The Rickshaw Stop
Jan. 3, 2008
Review by Ezra Gale
Good bands are like recipes. A dash of this, a dash of that, and all of a sudden you've got yourself a winning formula that has critics drooling and your public lining up to taste the sensations at your French Laundry-like haunt in the valleys of Napa.
So imagine the recipe that led to Dengue Fever and their show at the Rickshaw Stop in San Francisco Saturday night. It's the most improbable of rock bands, equal parts white guy indie rockers from Long Beach with a hankering for campy psychedellic 1960's Cambodian Pop and one genuine Cambodian Pop princess, Cham Nhol. It might read something like this...

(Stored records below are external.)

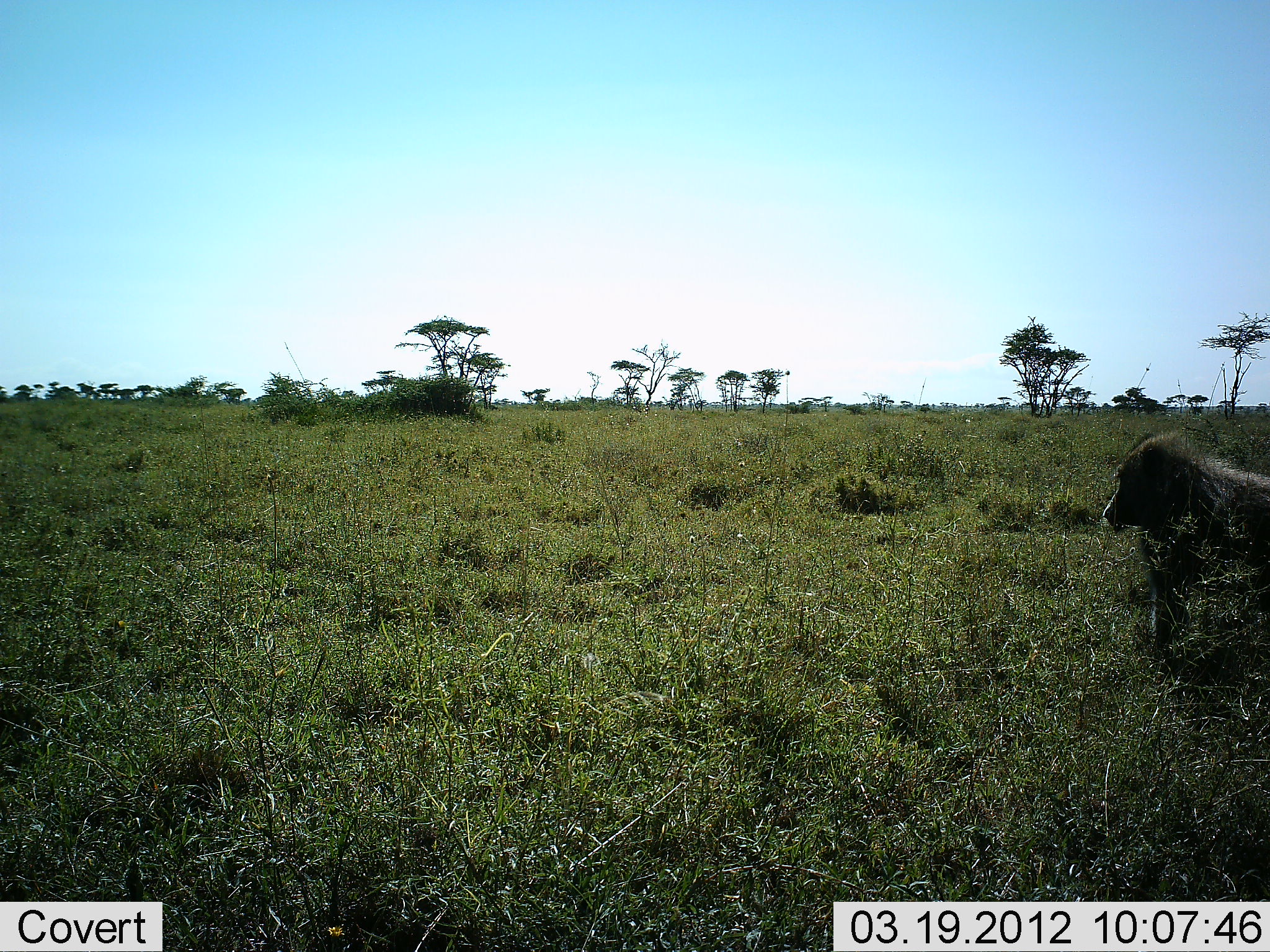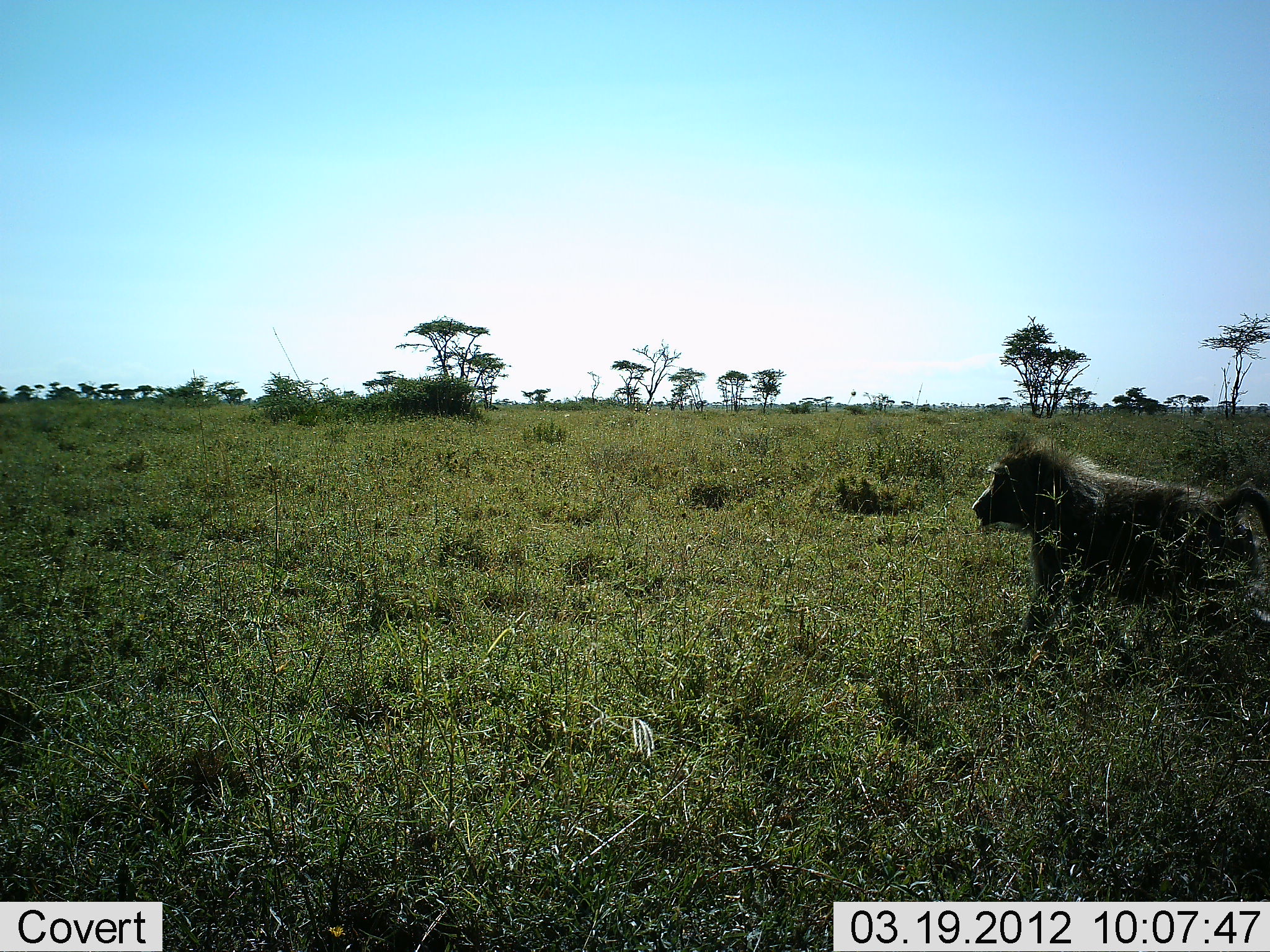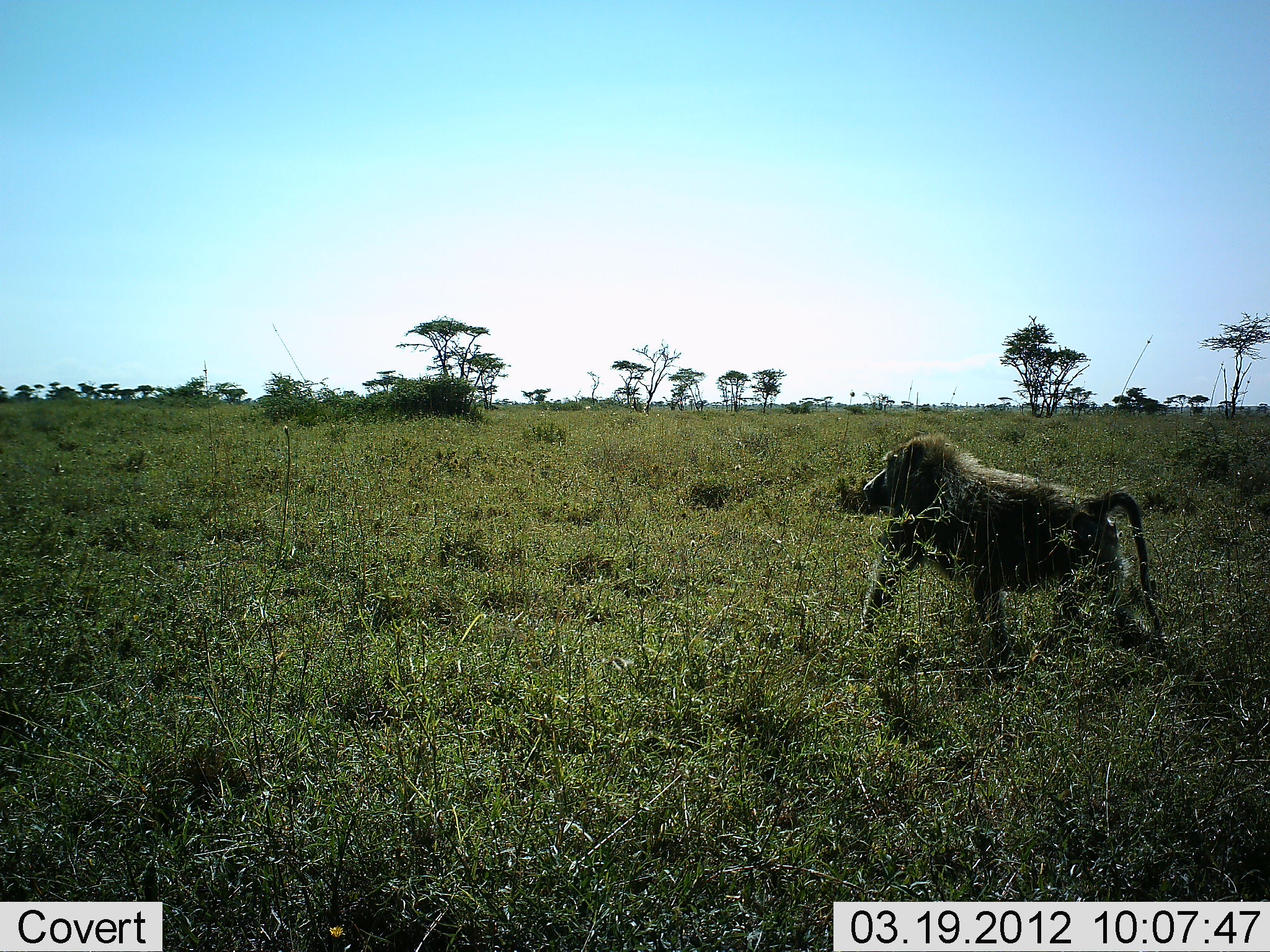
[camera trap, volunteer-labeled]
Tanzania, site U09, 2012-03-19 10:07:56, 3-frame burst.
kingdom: Animalia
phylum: Chordata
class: Mammalia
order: Primates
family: Cercopithecidae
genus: Papio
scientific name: Papio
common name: baboon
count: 1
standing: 0%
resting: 0%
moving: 100%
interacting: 0%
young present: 0%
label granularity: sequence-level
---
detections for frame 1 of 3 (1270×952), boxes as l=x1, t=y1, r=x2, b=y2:
animal: l=1097, t=437, r=1270, b=671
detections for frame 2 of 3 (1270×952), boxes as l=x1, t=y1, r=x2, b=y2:
animal: l=969, t=437, r=1270, b=671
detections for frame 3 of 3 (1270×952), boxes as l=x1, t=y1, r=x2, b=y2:
animal: l=858, t=434, r=1176, b=668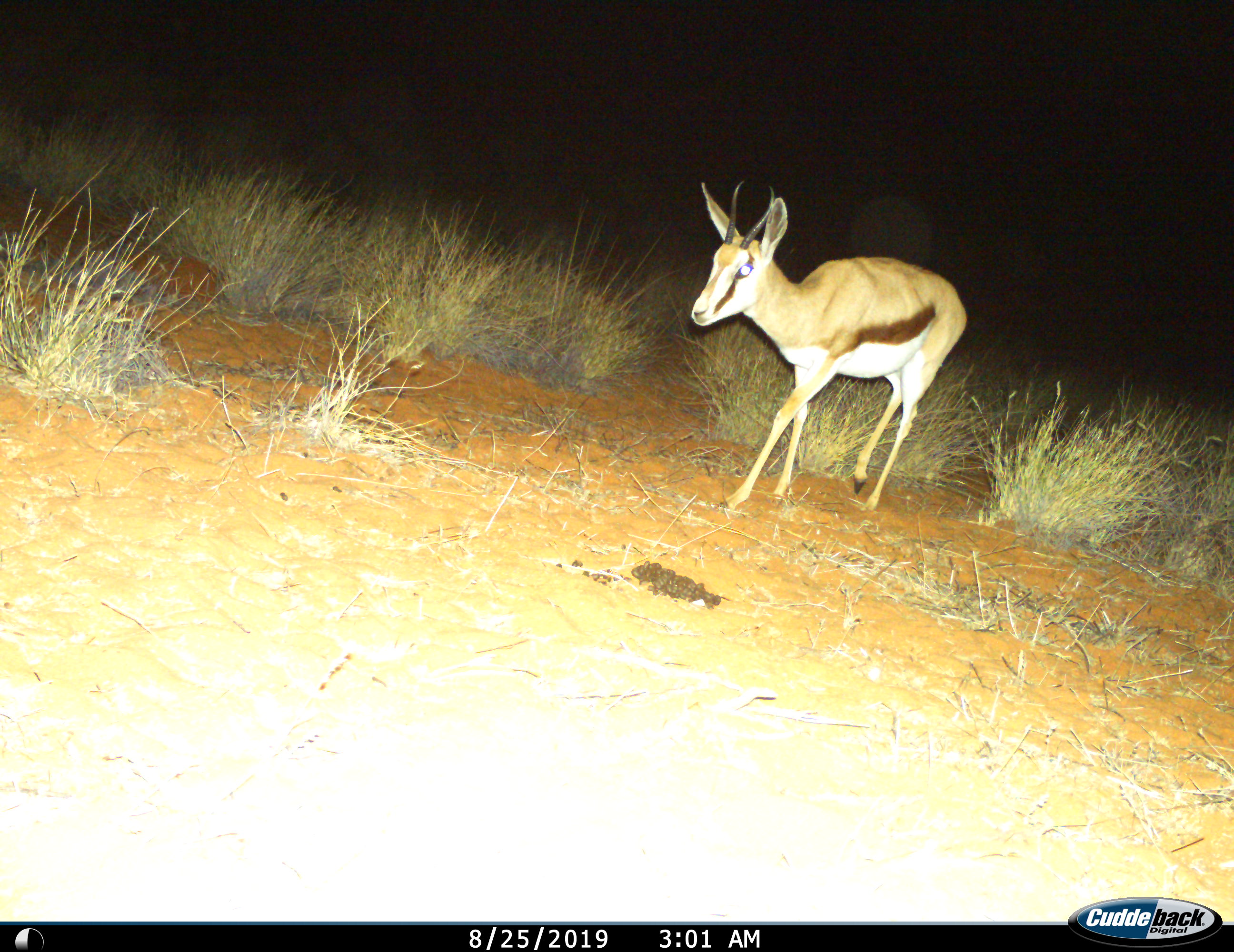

− Five servings of Californian garage-rock enthusiast musicians. These are led by guitarist Zac Holtzman, who sports a ZZ Top-like beard and who started the band years ago when he hitched his love of obscure Cambodian pop to Nimol. But they also include crucial helpings of multi-saxophonist David Ralicke and Zac's brother Ethan on keyboards, whose unison riffs help to drench everything in a psychedellic 1960's vibe.
− Chham Nimol, one Cambodian pop star, arrestingly beautiful and piercingly unique, at least for indie rock (If you're a devotee of Cambodian pop maybe her flights of vocal fantasies are something you've heard before, if not, they're music to your ears).
− An audience hungry for a different sound, leading to a buzz that sells out the Rickshaw Stop for two nights in a row.
Mix these ingredients and stir gently. You will find the resulting potpourii of sound intriguing, if not without its drawbacks. On Saturday night one drawback was the venue sound system itself, which garbled the band's sound into a bass-heavy attack that almost obscured the tastes in its pallette- mainly Nhol's stunning voice. Another is the band's formulaic sound, which leavens mid-tempo garage rock with otherworldy Cambodian singing and tends to blend into sameness after too many helpings.
Still, this dish should be savored for its merits. On Saturday, as Dengue Fever plowed through stomping versions of Cambodian pop classics like "Lost In Laos" and "Hold My Hips" it built a momentum that gathered the different elements- campy Farfeesa organ, sinewy saxophone melodies, scratchy garage rock guitar riffs and Nimol's quasi-operatic wailings- into a heady stew. By the time the band roared into its most popular tune, "Seeing Hands," things were jelling nicely, with Senon Williams and Zac Holtzman leaping up and down together on the right of the stage while Nimol pranced the center in a shiny gold dress, captivating the crowd in front of her.
The band is obviously trying to broaden its attack, with newer songs like "Tiger Phone Card" and "Sober Driver" sung in English and featuring back and forth duets between Nimol and Zac Holtzman. It worked to vary the band's sound a little, but also took away somewhat from the band's strength, which is Nimol as the white-hot center of attention. Through a 16-song set her soaring vocal melismas enchanted again and again, soothing like a ballad even on more rocking songs like "Sni Bong."
But the band held its own alongside Nimol all night, showing a versatility and tightness garnered from a couple years spent touring around the U.S. and Europe. Returning for a three-song encore, the band started without Nimol for "Yegelle Tezela," an obscure rocker by Ethiopean jazz legend Mulatu, that proved the band's affinity for global grooves of all flavors.